The notebook pages are surprisingly thick and strong. It takes some real effort to shred the four pages into small, innocent-looking pieces. I reach for the trash can next to my bed and hide the shreds under used napkins and rotting banana peels. Time for a plan B. If only I had one. Plan A was to stay here, in the middle of nowhere, and return home as a stronger, better person. Destiny may think I’m something special, that I deserve nice things, but I doubt anyone back home shares her insight. I sure as hell don’t feel like I deserve anything nice or special.

Last time I checked my phone, I had no new text messages, angrily written in all caps. Maybe she forgot I existed.
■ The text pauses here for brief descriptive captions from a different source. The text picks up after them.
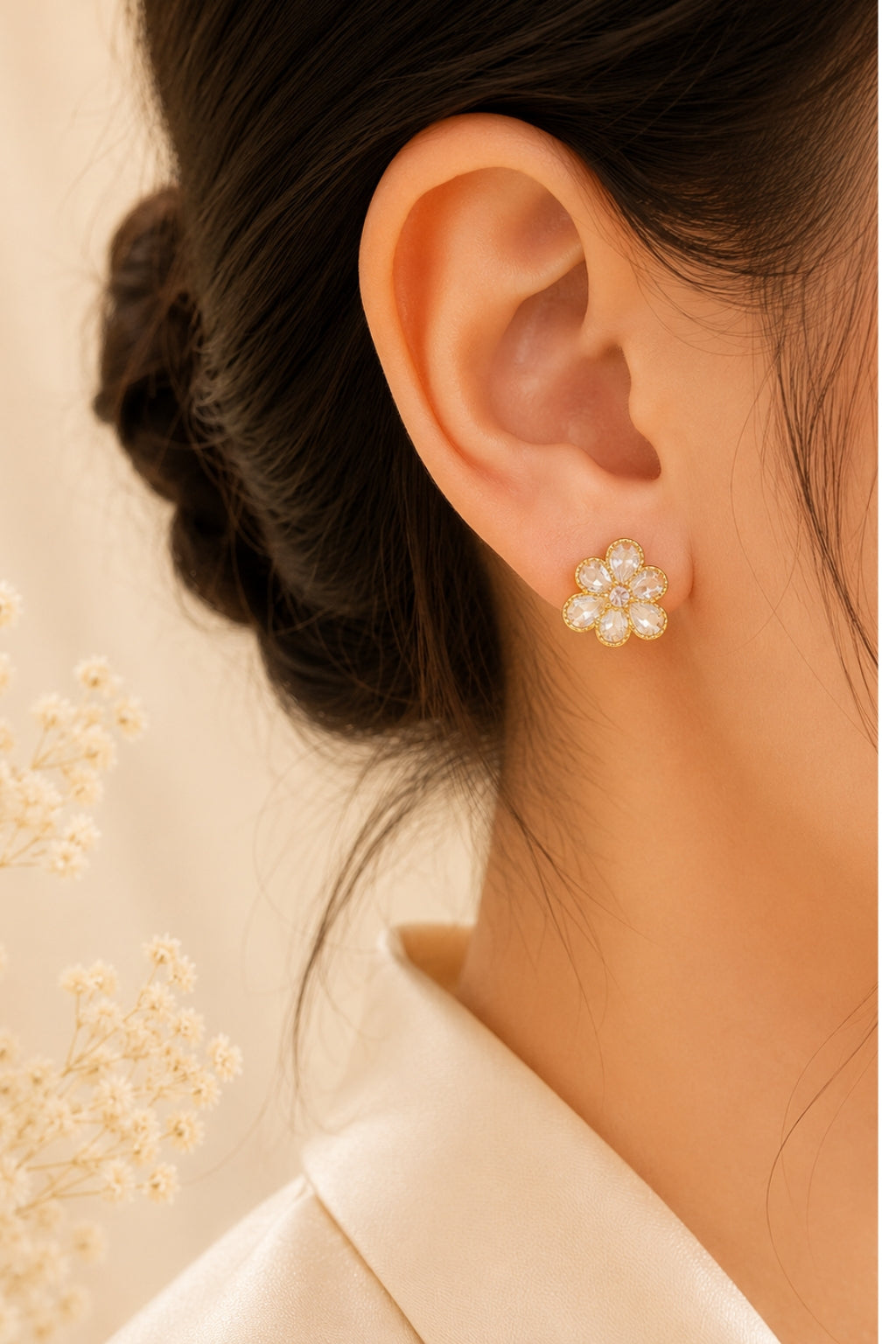 Women's lightweight floral pearl earrings by NAXAYA
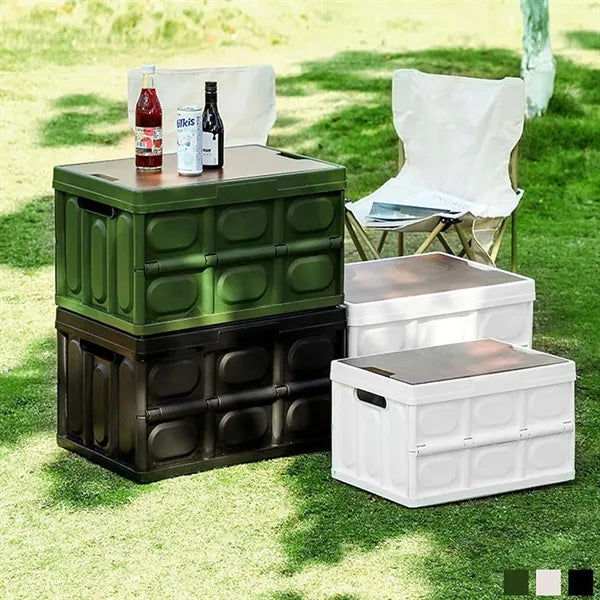 Extra Large Collapsible Storage Bin With Wood Lids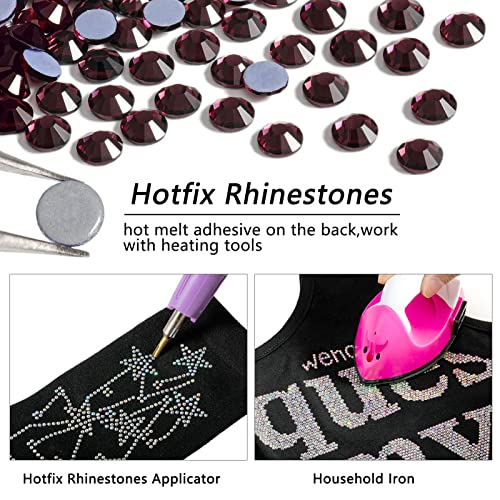 Beadsland Hotfix Rhinestones, 2880pcs Flatback Crystal Rhinestones for Crafts Clothes DIY Decorations Amethyst, SS6, 1.9-2.1mm - Image 4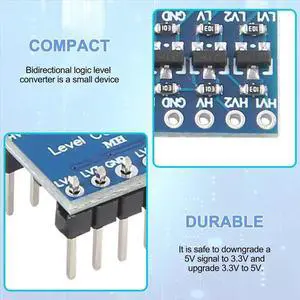 10Pcs 4 Channel IIC I2C Logic Level Converter Bi-Directional Module 3.3V to 5V Shifter for (Pack of 10) 10Pcs 4 Channel IIC I2C Logic Level Converter Bi-Directional Module 3.3V to 5V Shifter for (Pack of 10)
Maybe she would forgive me. But how can you ruin someone’s life, write an apology message and then return to your old life like nothing ever happened? I have not forgotten. Stoning me to my death still sounds like a fair punishment to me.

My laptop feels sticky as I fire it up hoping for a decent connection. My dry, partly scratched skin stings a bit, when a satisfied smile creeps across my face. The connection is good. It always is during weekends when the rest of the residents are out doing what normal people do on a Saturday night. None of them stayed at the dead quiet farm, writing apology letters to people who hated their guts.

The cursor blinks patiently as I hover my muddy fingernails on the keyboard. “Discount Flights Boston Airport.” If there was an AI behind the patient cursor, it would bounce its robot head on the nearest wall right now.

“Hurry. Up. Pathetic human,” it would say with its humanly voice, leaving you wonder if the thing had feelings after all. The backspace button has a piece of sand, or a dust ball under it, and I forcefully tap it until the text disappears. The nasty feeling of someone sitting on my chest is about to return. They sit there, laughing at my pathetic little heart that bounces off my chest to pump blood to my stupid unsteady brain. The overwhelming feeling has been gone for a while, but now it’s back in full force.

My Discman is not under my pillows where I usually keep it. It takes me a while to locate it in my winter coat’s chest pocket, where I’ve shoved it with force, ripping the seams off. The pocket is now ripped in half and I wonder if Destiny would be able to give me a “special” discount for a new winter jacket.

I place the headphones on my head and turn up the volume. By the time I feel like I can breathe again, I’m sure my ears are bleeding. Something about listening to music too loud makes my brain calm down and helps me dispose of the anxious, panicky feelings. I return to my sticky, dusty laptop. This time my fingers don’t hover. They type like I had worked as a typewriter in court for a year or two. The curser barely has time to blink before I tap the enter button.

“Permanent Residence in the United States.”